A new lipid formulation of low dose ibuprofen shows non-inferiority to high dose standard ibuprofen: The Flare Study (Flaring Arthralgia Relief Evaluation In Episodic Flaring Knee Pain) - A randomised double-blind study
Osteoarthritis and Cartilage Sep 13, 2017
Bierma-Zeinstra SMA, et al. - The efficacy and safety of a novel lipid ibuprofen formulation 1200mg/day were compared with standard ibuprofen 1200mg/day and 2400mg/day in episodic knee arthralgia/flaring pain. Outcomes revealed that ibuprofen 1200mg/day lipid formulation was non-inferior to standard ibuprofen soft-gel capsules 1200mg and 2400mg/day in relieving flaring knee pain. Moreover, numerical rating scale (NRS) endpoints displayed that lipid 1200mg was numerically similar to soft-gel 2400mg.
Methods
- This trial was performed at 27 primary care centres.
- Adults with ≥1 knee flare episode within 12 months were recruited within 24 hours of new flare with pain severity ≥5 on a 0-10 numerical rating scale (NRS).
- Change from baseline in WOMAC pain subscale over 5 days was considered as the primary outcome.
- Gastrointestinal Symptom Rating Scale (GSRS) change from baseline was the main secondary outcome.

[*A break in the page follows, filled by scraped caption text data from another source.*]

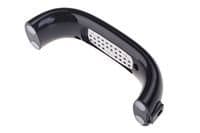 Negletørrer mini UV LED Lampe i sort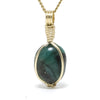 Emerald Polished Crystal Pendant from Brazil | Venusrox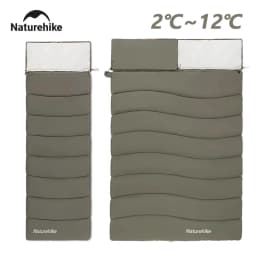 Naturehike Sleeping Bag Camping Outdoor Portable Ultralight Single Splicable Sleeping Bags Waterproof Machine Washable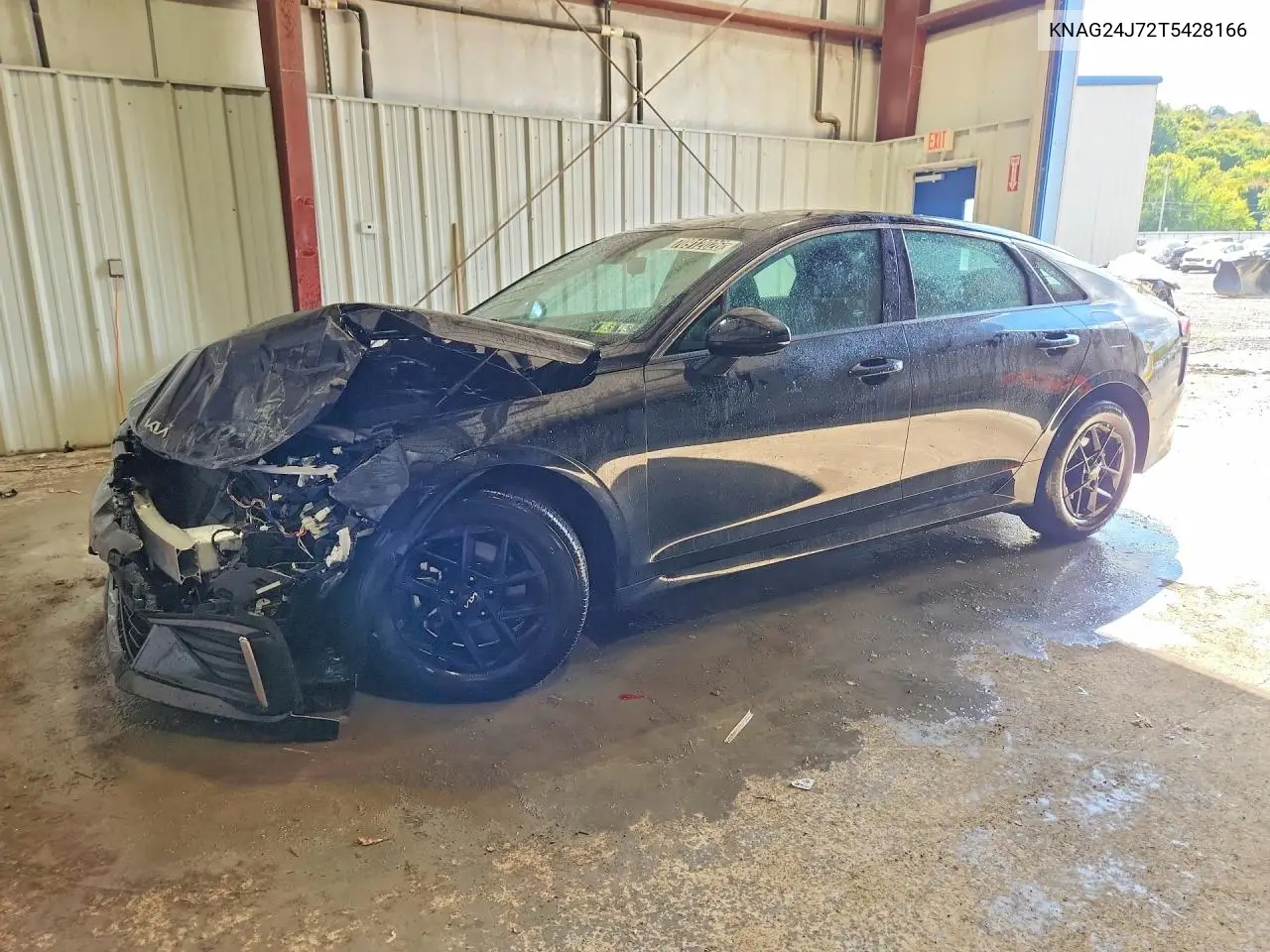2026 Kia K5 Lxs VIN KNAG24J72T5428166 фото 1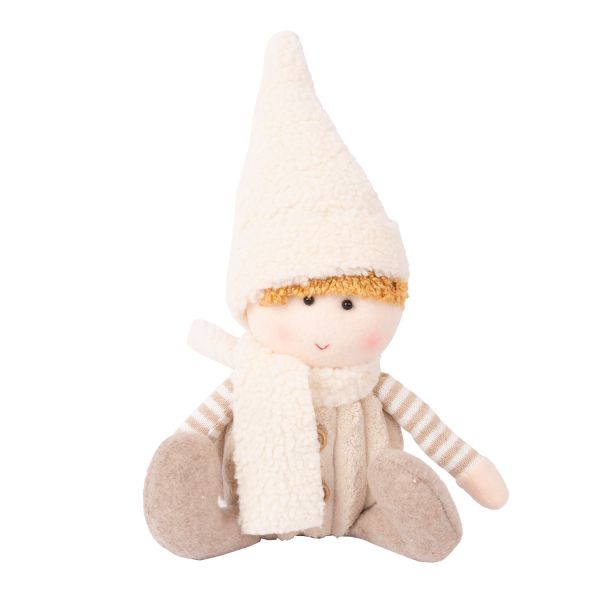 Decoration FUN OTTO H43cm, gnome, boy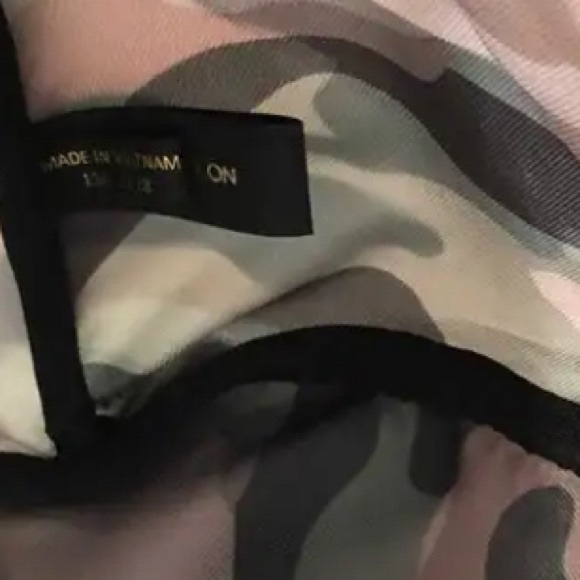 Rebecca Minkoff Small Camo Backpack - Picture 3 of 4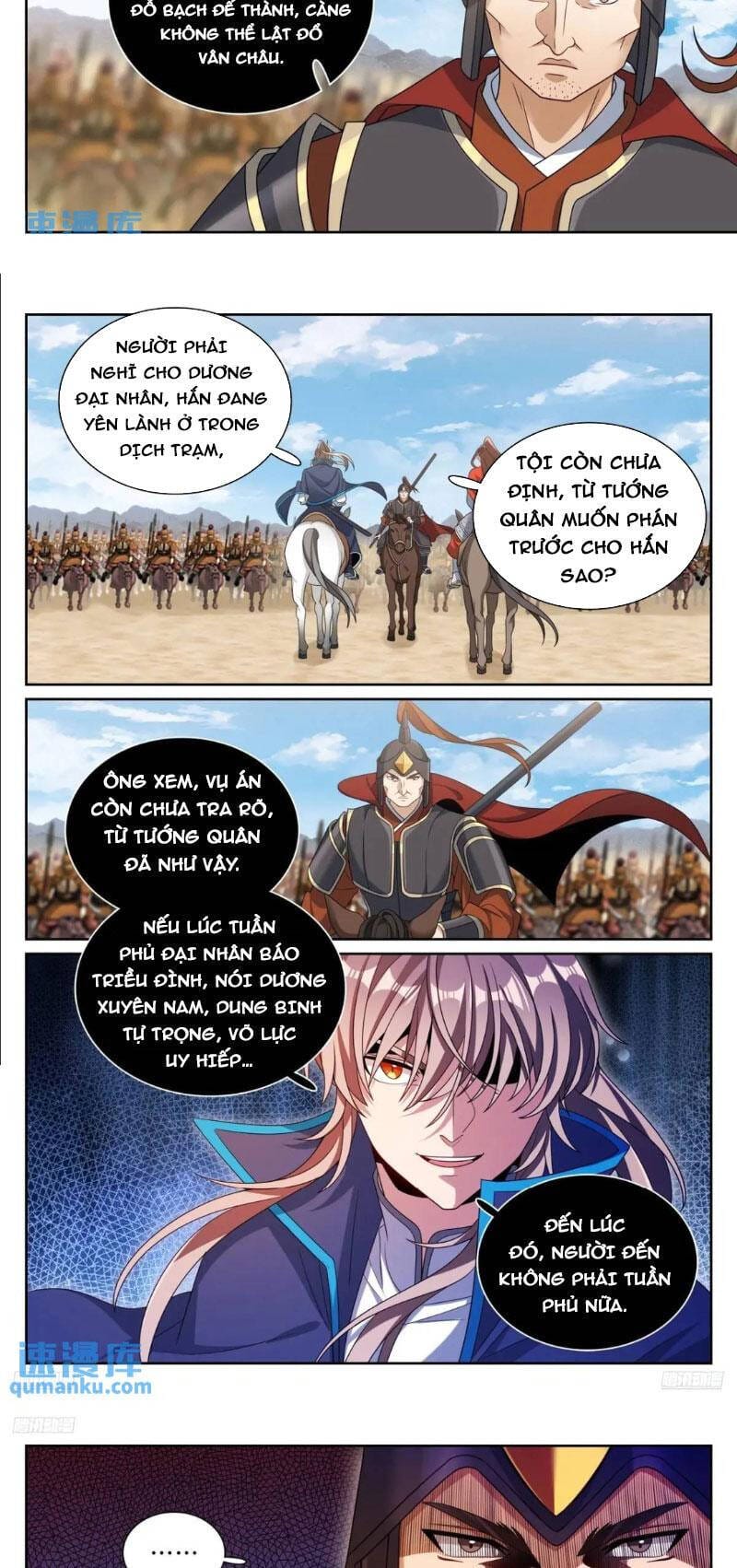 Truyện Tranh Đại Phụng Đả Canh Nhân trang 4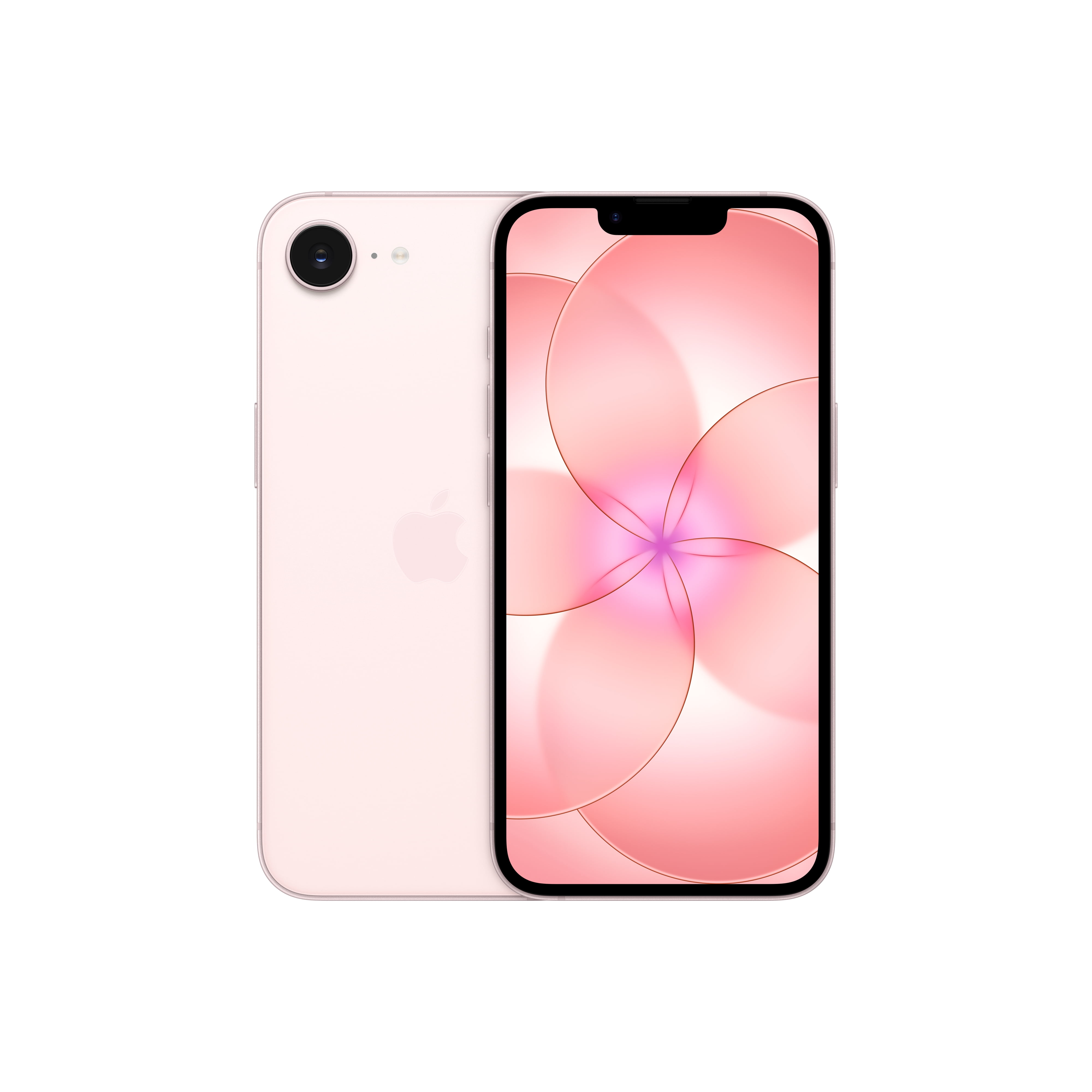 Straight Talk Apple iPhone 17e, 512GB, 5G, Soft Pink - Prepaid Smartphone [Locked to Straight Talk]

- Other endpoints included assessment of WOMAC total subscale scores and self-reported NRS for pain, subject nominated activity, stiffness and swelling.
Results
- This study included 462 patients (58.9% males; mean age 52.2 years).
- Treatment allocation comprised 148 lipid 1200mg, 155 soft-gel 1200mg, 159 soft-gel 2400mg.
- Investigations displayed that WOMAC pain subscale scores were decreased in all groups, with lipid 1200mg being non-inferior to soft-gel 1200mg (adjusted mean difference -0.26 [95% CI-0.69, 0.17]) and to soft-gel 2400mg (difference 0.19 [95% CI -0.24, 0.62]).
- No differences were observed in mean GSRS total scores.
- NRS secondary endpoints suggested greater improvements in the lipid 1200mg group compared to soft-gel 1200mg, with similar results to soft-gel 2400mg.
- The most frequent drug-related AEs were GI disorders, with statistically fewer events for lipid 1200mg vs soft-gel 2400mg (p=0.01, post-hoc analysis).